In Russia, we try to take a similar approach. We try to create an environment that is aesthetically somehow close to nature, and somehow warm. And we try to put a premium on people and the relationships we foster within the affiliate.
I think one thing that is attractive about the current state of our company is that we still do not operate in the guise of a large multinational, with convoluted procedures and processes. Perhaps it is my perception, but in such a company, it is not very easy to understand what your personal input is as an employee. You come to work, you have your ideas, and perhaps they are implemented, but it is difficult to see the individual impact that is made on your company’s results. Here, at Pierre Fabre Russia, each employee is able to make a personal impact. For instance, my marketing department came to me with a business plan, we analyzed it, we implemented it, and now we are able to watch the results unfold! This is what makes our organization different.
In a start-up culture, employees usually feel that they are building something and they feel inspired. As the company grows and things fall into their more permanent places, how will you keep this kind of spirit alive in your workforce? As their manager, how will you keep them from stagnating?
This is a very valid question, and I am afraid that I do not yet have a clear answer. I lived through such a period when I was a GM in my previous company. I arrived to a point where I was constantly asking myself what we could do to maintain our motivation and our drive. It is not an easy question.
As of today, I believe that for at least two or three years to come, we will remain in a very interesting period and employee motivation will not be an issue. People will be too busy! Going forward, perhaps new motivation will come from the further synergy between the pharmaceutical and dermo-comsetics business.

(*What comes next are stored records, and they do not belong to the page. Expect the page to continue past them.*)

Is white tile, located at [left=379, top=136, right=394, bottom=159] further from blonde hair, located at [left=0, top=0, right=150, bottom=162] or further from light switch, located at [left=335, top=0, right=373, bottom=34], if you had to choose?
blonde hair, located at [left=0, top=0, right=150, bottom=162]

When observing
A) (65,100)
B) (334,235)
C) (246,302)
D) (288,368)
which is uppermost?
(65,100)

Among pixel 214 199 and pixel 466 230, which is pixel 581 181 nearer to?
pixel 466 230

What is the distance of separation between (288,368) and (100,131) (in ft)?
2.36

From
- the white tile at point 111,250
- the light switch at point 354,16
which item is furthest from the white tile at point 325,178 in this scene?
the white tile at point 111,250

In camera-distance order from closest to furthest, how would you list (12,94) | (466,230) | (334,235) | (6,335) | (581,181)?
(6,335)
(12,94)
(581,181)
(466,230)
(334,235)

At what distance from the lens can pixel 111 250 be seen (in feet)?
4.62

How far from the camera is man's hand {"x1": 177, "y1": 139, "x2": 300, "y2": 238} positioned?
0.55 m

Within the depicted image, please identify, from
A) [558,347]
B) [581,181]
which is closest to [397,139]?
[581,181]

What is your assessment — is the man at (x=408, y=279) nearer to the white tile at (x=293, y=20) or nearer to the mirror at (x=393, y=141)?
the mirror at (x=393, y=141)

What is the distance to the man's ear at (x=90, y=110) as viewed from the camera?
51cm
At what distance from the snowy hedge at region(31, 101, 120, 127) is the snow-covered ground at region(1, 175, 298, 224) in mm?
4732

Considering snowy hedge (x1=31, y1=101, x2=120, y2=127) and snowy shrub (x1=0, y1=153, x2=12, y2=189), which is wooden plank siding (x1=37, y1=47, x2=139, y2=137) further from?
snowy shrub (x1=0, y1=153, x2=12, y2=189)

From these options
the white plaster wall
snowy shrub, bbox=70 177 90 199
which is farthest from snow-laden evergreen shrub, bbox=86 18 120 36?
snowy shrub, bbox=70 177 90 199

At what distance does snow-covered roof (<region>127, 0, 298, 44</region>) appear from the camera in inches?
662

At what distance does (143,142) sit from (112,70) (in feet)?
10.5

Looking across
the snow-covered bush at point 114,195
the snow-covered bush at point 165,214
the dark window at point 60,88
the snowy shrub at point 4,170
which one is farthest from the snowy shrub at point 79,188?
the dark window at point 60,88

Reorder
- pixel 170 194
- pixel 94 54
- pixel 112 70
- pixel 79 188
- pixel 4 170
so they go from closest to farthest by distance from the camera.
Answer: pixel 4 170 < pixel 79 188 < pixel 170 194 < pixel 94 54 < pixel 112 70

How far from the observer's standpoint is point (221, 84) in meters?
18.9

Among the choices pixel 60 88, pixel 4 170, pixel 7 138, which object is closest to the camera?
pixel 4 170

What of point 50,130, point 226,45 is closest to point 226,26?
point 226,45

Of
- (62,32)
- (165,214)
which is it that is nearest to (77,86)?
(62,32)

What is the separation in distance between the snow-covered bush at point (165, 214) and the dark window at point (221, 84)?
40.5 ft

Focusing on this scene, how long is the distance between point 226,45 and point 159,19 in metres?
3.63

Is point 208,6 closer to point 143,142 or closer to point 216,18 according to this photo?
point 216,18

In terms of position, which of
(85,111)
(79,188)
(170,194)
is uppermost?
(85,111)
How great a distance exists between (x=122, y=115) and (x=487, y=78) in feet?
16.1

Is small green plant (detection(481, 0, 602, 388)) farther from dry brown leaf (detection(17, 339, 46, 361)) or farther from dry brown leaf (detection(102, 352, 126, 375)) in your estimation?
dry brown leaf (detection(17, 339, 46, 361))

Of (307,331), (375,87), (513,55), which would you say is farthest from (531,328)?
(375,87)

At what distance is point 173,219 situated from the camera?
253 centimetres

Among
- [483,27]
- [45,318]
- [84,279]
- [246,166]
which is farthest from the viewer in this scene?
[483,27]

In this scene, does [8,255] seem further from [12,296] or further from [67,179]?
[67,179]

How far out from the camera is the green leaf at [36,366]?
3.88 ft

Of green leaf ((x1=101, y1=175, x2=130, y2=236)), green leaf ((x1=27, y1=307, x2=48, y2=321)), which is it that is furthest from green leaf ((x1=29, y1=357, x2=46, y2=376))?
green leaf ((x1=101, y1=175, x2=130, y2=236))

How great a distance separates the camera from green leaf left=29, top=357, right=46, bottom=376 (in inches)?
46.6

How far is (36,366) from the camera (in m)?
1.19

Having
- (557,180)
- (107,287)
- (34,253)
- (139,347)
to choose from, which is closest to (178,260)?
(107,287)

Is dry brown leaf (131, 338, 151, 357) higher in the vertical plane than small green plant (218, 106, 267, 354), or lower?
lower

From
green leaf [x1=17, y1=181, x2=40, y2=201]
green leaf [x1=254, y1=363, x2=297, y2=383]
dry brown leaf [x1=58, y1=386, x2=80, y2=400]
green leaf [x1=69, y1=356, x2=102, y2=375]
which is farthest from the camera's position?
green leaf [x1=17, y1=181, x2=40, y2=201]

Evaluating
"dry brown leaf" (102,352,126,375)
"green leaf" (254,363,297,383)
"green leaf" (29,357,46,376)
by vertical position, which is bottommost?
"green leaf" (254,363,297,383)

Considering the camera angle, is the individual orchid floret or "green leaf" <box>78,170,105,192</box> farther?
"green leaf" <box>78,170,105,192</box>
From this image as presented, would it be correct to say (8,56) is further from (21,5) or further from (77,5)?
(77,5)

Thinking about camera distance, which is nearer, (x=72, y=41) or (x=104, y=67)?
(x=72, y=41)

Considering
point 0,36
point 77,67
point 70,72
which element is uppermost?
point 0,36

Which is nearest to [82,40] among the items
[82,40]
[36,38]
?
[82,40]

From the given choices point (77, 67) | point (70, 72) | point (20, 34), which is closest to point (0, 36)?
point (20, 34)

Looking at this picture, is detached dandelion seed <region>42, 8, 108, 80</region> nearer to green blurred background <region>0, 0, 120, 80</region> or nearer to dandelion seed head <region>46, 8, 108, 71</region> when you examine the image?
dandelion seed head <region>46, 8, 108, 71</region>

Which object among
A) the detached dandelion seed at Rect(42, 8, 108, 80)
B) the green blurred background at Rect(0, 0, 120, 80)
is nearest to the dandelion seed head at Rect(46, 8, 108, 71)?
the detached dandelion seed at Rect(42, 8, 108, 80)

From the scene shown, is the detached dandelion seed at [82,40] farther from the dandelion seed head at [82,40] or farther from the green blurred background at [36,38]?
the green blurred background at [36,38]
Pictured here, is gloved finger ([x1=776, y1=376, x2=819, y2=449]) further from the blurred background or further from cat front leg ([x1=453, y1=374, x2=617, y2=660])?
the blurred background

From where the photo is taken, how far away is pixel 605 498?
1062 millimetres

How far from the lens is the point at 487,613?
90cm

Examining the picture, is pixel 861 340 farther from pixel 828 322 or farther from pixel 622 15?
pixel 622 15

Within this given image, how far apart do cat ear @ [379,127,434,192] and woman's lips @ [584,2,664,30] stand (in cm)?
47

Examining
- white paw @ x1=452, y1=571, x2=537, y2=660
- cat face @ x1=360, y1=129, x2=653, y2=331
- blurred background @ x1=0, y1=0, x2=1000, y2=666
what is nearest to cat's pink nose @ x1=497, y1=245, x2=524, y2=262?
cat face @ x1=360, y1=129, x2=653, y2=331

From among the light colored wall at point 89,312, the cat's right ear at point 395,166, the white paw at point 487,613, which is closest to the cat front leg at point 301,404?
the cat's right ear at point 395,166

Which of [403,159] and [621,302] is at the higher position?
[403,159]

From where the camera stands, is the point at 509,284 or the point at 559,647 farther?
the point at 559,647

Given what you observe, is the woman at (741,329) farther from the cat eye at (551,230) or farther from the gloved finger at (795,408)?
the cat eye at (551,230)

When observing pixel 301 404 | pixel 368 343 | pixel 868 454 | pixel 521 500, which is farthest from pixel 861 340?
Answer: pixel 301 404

Because to put these businesses together is a new approach for Pierre Fabre—not only in Russia, but worldwide. There are many possibilities, and many opportunities, over the coming years, for very talented people to bring novel ideas to our organization.
What is your final message to the international readers of Pharmaceutical Executive?
Do not be afraid of Russia! A friend of mine who has had great experience here once said that: it is a big mistake to believe that in Russia things are done as they are in other countries, but it is a bigger mistake to believe that things are done in a completely different way.
Of course, this is a specific market with its own complexities, but there are many international approaches that could well be applied here. Once again, business is all about people. The drive is the same whether you are in the U.S., or France, or Russia. What do people want? They want success, perspective, stability, safety, and etc. Russians are the same.
So do not be afraid. Be active. And importantly, be flexible! In Russia, you must take decisions, and you must take risks, as well. Russia is a developing market—obviously, there are risks. But to gain, you must sometimes accept risk. Multinationals often over-evaluate. Sometimes you must act, even if your decision is wrong, because then you have time to do something else.
Finally, do not get nervous; keep a level head, but move quickly.